**Document extract:**

• • • • • • •

Most businesses that fail a fire safety inspection in Ireland were not being reckless. They simply did not know what the current condition of their building actually was. That gap between assumption and reality is where enforcement notices, Prohibition Notices, and voided insurance policies come from.
If you have failed an inspection or are trying to avoid one, here is the short answer: a fire officer can issue a formal enforcement notice requiring specific works within a legal deadline, restrict use of part of your building, or in serious cases issue a Prohibition Notice shutting it down entirely until deficiencies are resolved. What follows covers each stage in detail the legal framework, what inspectors look for, the full cost of non-compliance, and what a remediation path looks like in practice.
What Happens If You Fail a Fire Safety Inspection in Ireland?

A fire officer who identifies deficiencies has a range of enforcement powers under the Fire Services Acts 1981 and 2003. What they use depends on the severity of what they find.
For minor deficiencies, you will typically receive an informal advisory identifying what needs to be rectified, with a reasonable timeframe to comply. This is the least serious outcome, but it starts the clock. Ignore it and the next step is formal.
For more serious deficiencies, a fire officer can issue a Fire Safety Notice. This is a legal document requiring specific works within a defined period. Non-compliance is a criminal offence.
Where there is considered to be a serious and immediate risk to occupants, a Prohibition Notice can be issued. This prevents use of the building, or a specified part of it, until deficiencies are resolved. No grace period. No negotiation.
One thing that surprises building owners the first time they go through this process: stated intentions do not satisfy a notice. A fire officer will require evidence of actual remediation photographs, maintenance and testing records, inspection documentation, and written confirmation from a qualified fire safety consultant that works have been completed to the required standard. Good intentions do not show up in a compliance file.
Your Legal Obligations Under Irish Fire Safety Law
As a building owner, occupier, or employer in Ireland, you are legally responsible under two separate pieces of legislation, and the obligations under each are distinct.
The Fire Services Acts 1981 and 2003 place a direct legal obligation on owners and occupiers to take reasonable fire safety precautions, to prevent the outbreak of fire, and to protect occupants in the event of one. Local authority fire services enforce this legislation and carry inspection powers under it.
The Safety, Health and Welfare at Work Act 2005 and its General Application Regulations extend the legal requirement to employers. Under the 2005 Act, employers must carry out fire risk assessments, implement appropriate fire safety measures, and ensure the workplace does not increase the risk to employees or members of the public. The Health and Safety Authority enforces this side of the framework.

• • • • • • •

**Exercise task 1:**
Output the stretch of the fire safety text from "Most businesses that" through "policies come from.", word for word.
The listing has no connection to the fire safety text.

• • • • • • •

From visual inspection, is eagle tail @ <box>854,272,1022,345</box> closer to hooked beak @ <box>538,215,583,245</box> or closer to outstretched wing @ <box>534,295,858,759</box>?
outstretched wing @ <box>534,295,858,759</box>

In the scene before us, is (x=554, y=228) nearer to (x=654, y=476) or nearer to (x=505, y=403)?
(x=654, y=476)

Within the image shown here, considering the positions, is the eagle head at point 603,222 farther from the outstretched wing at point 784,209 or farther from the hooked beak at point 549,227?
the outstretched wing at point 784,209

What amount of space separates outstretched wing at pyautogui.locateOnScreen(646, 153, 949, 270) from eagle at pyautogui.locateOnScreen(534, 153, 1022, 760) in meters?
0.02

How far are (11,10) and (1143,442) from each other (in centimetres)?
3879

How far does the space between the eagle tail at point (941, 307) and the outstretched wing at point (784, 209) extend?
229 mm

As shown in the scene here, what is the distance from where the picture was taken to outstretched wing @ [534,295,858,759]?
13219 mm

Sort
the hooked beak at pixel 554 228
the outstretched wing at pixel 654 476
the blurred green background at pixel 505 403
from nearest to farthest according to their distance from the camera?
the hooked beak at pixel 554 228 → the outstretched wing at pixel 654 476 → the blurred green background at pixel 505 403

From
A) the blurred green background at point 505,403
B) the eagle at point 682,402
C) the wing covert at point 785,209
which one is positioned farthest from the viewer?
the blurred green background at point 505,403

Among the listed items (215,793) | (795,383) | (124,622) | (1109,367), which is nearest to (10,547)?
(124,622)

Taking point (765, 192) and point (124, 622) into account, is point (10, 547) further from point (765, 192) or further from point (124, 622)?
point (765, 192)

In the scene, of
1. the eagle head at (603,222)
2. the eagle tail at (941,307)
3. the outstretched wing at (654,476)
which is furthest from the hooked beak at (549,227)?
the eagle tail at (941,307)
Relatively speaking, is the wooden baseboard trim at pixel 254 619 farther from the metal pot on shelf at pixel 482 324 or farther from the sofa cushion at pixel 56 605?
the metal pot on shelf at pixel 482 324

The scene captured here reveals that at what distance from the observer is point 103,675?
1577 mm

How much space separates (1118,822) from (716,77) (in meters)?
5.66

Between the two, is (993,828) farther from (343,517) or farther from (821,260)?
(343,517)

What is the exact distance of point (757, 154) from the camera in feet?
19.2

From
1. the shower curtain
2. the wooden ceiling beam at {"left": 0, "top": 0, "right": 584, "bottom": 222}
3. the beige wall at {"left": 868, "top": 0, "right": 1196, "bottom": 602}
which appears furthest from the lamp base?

• • • • • • •

**Exercise task 2:**
Please tally the lines in the listing that contain the string "pixel" and reply with the number alone.

**Task result 1:**
Most businesses that fail a fire safety inspection in Ireland were not being reckless. They simply did not know what the current condition of their building actually was. That gap between assumption and reality is where enforcement notices, Prohibition Notices, and voided insurance policies come from.

**Task result 2:**
6